Selected text
Unfortunately, Carruthers doesn’t even have time to enjoy the fact that he’s no longer the least popular guy on the ship, as the crew begins to frantically fight the nightmare on board. Much like the similar monster in The Thing From Another World, “It” is nearly indestructible, and the terrified captive audience it plans to use for food is improvising everything they possibly can to kill it. Frighteningly, nothing seems to do the trick. Grenades, smoke bombs, bullets, and even bazooka shells merely piss it off and make it hungrier.

As with Alien and Jaws, for example, the most frightening things about this creature are the things that we don’t see. When the monster is just a glimpsed part or a shadow on the wall, he’s terrifying, and it seems that the more we learn, the more frightening he is.

Sadly, when we finally do get a good, long look at the monster, there’s no question of what we’re looking at… a big guy in a rubber suit that wrinkles Godzilla-style when he walks. The alien was very well designed by Paul Blaisdell, and Ray Corrigan does a fine job of miming this creature’s actions, accompanied by the frightening sounds effects that make up Its screams. However, with the alien in Alien, we really don’t know what we’re looking at, and although the appearance of the star beast is decidedly foreign, it looks like it could be real. This monster looks like a guy in a rubber suit.

Such comparisons may be inevitable but are equally unfair. The film was made on a low budget in the late ’50s, 21 years before Alien. For the time, both the scares and the effects are pretty damned good, even if a lot more suspension of disbelief is required.

The whole film is indicative of the ‘50s, as cool as it actually can be. From the set design to the costuming to the dialogue to the hair to the chain-smoking (in space) crew to the gender roles to the setting of a technological future of 1973, there is no questioning what decade this black-and-white film came from. Still, what makes this film work is that everything is taken seriously. While the movie is most assuredly “dated”, the terror here is palpable and the monster itself is frightening.

Further, while the story was unique for its time, it’s hard not to notice that for all its inventive originality, occasionally the film feels a lot like The Thing from Another World set in space instead of the Arctic. If the expedition went to the Alien instead of the Alien coming to the expedition, the stories remain remarkably similar.

With all of this invention and the undeniable influence this little film has had on later movies, it is striking to note that Olive Films’ 2015 Blu-ray release is completely bare bones and has no extras whatsoever. Where is the documentary explaining the impact of the picture? Where is the behind-the-scenes look at the costume creation? Where is the still gallery and promotional material? Sadly, Olive Films is one of a recent crop of distributors that not only does not create new bonus features, but actually ignores and deletes those that are available already.

The marketing campaign surrounding It! The Terror From Beyond Space was a lot of fun. According to the poster a, “world renowned insurance company” was contracted to pay out a “guaranteed” $50,000 USD to anyone who could prove that “IT” was not on Mars at the time of release. With this Blu-ray release, I’d like to see the same (probably fictional) insurance company offer $50,000 to anyone who can prove this disc has any extras. Either that, or Olive could consult with Neil de Grasse Tyson, collect the money, and invest that $50,000 into some actual bonus features. With streaming video becoming the dominant medium, one might think that DVD and Blu-ray distributors would want to enrich their products and keep the one edge that they have. Sadly, that line of thinking is going the way of the dodo.

Still, It! The Terror From Beyond Space looks and sounds good on this new disc and the clear picture makes for the best viewing experience I have had with the film. Film fans and those who can’t resist comparing and contrasting Alien to its ancestors, this may be the disc for you. However, those It! fans who already own the film on DVD should hang on to their old copies; there is nothing terribly new to see here.

Exercise aim
Does each statement agree with the film review? Answer yes or no for each and quote the words that decide it: (a) Paul Blaisdell designed the alien. (b) Olive Films' 2015 Blu-ray includes a still gallery. (c) The film was made 21 years before Alien. The entries have nothing to do with the film review.

Data extracts
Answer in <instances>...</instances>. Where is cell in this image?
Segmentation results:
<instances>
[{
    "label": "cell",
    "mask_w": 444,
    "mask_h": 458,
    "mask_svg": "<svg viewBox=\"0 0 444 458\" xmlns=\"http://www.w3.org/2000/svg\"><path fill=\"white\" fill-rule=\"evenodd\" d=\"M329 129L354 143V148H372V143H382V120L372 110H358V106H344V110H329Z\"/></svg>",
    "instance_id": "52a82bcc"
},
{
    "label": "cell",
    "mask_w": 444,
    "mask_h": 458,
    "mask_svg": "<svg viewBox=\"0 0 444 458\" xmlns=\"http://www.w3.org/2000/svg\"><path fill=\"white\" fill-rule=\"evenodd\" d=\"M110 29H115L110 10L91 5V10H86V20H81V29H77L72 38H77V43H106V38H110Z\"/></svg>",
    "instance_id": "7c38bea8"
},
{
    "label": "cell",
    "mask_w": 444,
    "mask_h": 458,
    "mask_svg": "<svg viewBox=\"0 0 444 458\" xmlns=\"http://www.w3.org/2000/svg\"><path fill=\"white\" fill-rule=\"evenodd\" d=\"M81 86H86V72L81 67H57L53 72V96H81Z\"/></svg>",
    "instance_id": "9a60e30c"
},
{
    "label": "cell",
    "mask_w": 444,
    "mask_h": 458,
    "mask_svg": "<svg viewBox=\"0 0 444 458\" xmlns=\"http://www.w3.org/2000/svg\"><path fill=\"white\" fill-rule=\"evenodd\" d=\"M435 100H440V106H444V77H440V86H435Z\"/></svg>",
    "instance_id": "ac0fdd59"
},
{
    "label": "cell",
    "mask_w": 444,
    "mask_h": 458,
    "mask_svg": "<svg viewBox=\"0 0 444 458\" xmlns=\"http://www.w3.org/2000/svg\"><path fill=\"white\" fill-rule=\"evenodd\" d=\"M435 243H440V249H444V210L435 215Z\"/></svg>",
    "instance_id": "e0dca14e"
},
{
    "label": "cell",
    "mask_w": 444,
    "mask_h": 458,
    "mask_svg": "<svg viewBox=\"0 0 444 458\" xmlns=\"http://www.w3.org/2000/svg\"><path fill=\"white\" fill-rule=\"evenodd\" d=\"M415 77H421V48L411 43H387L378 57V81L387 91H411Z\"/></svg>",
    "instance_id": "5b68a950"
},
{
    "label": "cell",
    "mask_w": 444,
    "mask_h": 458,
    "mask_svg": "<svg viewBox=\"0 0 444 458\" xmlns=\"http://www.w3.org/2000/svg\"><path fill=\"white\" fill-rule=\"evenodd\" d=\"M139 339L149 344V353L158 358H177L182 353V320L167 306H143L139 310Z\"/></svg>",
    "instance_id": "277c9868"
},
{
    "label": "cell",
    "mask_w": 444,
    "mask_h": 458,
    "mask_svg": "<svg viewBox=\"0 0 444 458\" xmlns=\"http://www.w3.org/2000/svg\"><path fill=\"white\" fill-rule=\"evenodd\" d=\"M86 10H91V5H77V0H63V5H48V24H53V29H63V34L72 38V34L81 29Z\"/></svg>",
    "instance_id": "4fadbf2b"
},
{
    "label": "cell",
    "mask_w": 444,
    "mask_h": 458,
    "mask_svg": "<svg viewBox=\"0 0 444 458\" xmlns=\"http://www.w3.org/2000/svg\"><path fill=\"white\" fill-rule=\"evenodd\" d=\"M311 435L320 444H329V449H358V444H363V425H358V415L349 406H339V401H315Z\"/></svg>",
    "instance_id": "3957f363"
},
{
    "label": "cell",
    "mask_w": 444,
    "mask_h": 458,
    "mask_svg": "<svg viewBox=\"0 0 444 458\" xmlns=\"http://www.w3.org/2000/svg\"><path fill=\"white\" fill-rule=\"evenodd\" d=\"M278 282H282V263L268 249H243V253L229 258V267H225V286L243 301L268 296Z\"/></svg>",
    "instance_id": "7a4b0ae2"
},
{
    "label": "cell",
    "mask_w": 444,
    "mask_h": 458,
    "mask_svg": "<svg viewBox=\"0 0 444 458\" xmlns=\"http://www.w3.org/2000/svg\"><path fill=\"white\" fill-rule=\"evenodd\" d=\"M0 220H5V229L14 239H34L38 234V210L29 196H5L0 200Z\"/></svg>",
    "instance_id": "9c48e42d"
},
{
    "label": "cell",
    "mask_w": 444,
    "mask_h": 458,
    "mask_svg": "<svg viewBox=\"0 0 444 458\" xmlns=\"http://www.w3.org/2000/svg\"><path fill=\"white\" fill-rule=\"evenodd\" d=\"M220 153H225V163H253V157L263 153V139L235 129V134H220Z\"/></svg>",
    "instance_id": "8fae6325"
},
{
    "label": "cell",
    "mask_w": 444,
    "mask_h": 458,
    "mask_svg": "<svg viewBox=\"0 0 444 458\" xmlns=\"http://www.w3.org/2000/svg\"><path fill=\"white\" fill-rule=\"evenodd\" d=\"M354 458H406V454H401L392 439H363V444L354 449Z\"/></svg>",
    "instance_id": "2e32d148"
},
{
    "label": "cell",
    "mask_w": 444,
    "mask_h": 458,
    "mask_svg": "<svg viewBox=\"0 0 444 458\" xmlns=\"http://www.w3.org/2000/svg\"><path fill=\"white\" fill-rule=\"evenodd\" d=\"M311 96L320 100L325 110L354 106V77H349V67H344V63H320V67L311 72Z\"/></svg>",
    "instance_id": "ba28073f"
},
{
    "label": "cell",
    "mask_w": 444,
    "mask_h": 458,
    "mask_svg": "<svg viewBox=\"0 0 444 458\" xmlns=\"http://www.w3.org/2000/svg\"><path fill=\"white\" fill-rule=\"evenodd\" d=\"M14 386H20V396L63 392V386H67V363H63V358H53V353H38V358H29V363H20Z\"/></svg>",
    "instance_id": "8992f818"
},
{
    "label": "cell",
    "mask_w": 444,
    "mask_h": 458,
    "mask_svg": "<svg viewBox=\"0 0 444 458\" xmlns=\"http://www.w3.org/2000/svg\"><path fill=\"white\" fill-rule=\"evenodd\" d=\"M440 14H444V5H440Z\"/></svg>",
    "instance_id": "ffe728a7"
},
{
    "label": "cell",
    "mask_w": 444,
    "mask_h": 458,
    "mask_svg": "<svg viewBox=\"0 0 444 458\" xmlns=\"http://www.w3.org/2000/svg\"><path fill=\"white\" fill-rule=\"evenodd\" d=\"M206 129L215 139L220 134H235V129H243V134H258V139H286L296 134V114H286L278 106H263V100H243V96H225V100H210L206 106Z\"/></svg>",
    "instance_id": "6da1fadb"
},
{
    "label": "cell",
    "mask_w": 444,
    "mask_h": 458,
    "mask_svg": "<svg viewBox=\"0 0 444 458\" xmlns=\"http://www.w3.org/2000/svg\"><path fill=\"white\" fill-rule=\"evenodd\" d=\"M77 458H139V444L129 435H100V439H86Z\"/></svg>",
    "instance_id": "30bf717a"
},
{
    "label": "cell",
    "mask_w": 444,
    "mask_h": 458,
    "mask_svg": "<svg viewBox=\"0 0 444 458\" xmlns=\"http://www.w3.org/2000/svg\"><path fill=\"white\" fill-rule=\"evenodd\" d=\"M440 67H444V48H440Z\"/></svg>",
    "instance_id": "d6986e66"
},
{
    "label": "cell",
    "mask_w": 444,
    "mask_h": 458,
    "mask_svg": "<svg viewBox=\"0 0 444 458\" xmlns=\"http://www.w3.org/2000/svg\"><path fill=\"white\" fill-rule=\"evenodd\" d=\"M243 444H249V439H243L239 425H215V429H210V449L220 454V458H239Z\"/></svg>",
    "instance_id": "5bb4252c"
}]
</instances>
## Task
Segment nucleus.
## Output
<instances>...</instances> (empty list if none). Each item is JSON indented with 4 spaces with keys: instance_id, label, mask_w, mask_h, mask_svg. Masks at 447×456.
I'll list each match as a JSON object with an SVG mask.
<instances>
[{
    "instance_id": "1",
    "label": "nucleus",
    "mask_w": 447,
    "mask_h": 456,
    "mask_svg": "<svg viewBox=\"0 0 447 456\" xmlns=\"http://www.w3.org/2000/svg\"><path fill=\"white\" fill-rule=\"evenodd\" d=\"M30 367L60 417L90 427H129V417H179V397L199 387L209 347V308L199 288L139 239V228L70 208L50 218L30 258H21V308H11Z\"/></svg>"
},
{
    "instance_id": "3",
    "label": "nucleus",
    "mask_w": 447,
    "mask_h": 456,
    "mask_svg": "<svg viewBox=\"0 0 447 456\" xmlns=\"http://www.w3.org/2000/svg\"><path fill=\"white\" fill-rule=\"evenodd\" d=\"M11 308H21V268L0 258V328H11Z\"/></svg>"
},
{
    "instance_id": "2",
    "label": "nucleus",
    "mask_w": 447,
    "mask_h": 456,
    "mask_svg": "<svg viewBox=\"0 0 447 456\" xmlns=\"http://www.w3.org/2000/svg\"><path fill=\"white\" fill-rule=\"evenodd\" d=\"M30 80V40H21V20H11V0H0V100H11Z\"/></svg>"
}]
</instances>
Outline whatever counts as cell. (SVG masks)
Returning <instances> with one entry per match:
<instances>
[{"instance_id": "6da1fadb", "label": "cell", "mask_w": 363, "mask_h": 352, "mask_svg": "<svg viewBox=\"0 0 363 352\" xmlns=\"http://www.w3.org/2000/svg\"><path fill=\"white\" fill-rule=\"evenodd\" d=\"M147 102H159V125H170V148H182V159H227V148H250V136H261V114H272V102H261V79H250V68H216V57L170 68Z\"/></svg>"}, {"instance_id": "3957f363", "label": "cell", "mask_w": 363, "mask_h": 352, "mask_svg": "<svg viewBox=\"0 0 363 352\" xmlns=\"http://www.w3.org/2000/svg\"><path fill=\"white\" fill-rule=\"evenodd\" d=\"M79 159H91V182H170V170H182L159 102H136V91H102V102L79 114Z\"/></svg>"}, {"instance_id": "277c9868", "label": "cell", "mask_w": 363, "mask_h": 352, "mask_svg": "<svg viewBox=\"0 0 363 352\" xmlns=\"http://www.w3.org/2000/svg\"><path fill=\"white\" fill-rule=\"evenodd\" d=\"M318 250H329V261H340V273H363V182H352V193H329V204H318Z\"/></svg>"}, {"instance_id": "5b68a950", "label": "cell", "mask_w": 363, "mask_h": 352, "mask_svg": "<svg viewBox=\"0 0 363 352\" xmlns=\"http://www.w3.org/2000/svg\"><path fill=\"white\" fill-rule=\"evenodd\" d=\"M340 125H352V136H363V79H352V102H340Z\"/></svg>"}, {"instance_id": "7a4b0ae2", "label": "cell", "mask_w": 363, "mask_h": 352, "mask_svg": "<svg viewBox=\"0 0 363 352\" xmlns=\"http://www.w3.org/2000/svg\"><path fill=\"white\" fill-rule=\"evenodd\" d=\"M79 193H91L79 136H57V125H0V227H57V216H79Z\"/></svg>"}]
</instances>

Written response
(a) Yes: "The alien was very well designed by Paul Blaisdell"
(b) No: "is completely bare bones and has no extras whatsoever"
(c) Yes: "The film was made on a low budget in the late ’50s, 21 years before Alien."